Man convicted of raping two Somerville women committed as sexually dangerous

A man who was convicted of raping two women in Somerville four decades ago now faces a potential lifetime commitment under the state’s Sexually Dangerous Person laws, according to the Suffolk County District Attorney’s office and the Somerville Journal.

On Friday, a Suffolk Superior Court Judge sent John J. Kelleher, 59, to the Massachusetts Treatment Center in Bridgewater for a period of one day to life after an assistant district attorney proved he was “likely to engage in further sexual offenses if not confined to a secure facility,” according to the DA’s office.

The decision came after Assistant District Attorney Barbara Young introduced his history of sexual offenses at a five-day jury-waived trial last month. That history includes the 1971 knifepoint rape of two young women in Somerville and the attempted rape of a young woman on Thomson Island in 1987, in which he stabbed the victim in the face with a fork.

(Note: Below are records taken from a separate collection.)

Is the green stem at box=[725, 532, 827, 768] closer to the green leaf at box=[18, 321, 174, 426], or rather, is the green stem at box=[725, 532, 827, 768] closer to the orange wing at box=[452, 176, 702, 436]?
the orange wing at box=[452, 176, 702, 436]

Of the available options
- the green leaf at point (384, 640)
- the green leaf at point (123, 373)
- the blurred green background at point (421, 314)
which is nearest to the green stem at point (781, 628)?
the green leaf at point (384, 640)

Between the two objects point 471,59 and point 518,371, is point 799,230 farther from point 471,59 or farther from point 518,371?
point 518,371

Kelleher attacked each of the women, who were strangers to him, in their homes while they were sleeping, according to the District Attorney’s office.

Young also introduced testimony from an expert witness who opined that Kelleher was likely to commit additional sexual offenses based on his “history of substance abuse, his extensive and diverse history of violent crime, his selection of strangers as victims, and apparent inability to control his sexual impulses,” according to the District Attorney’s office.

Kelleher had most recently been convicted of a third count of drunken driving in 2009, and upon his release from jail was held on temporary order of commitment pending these proceedings.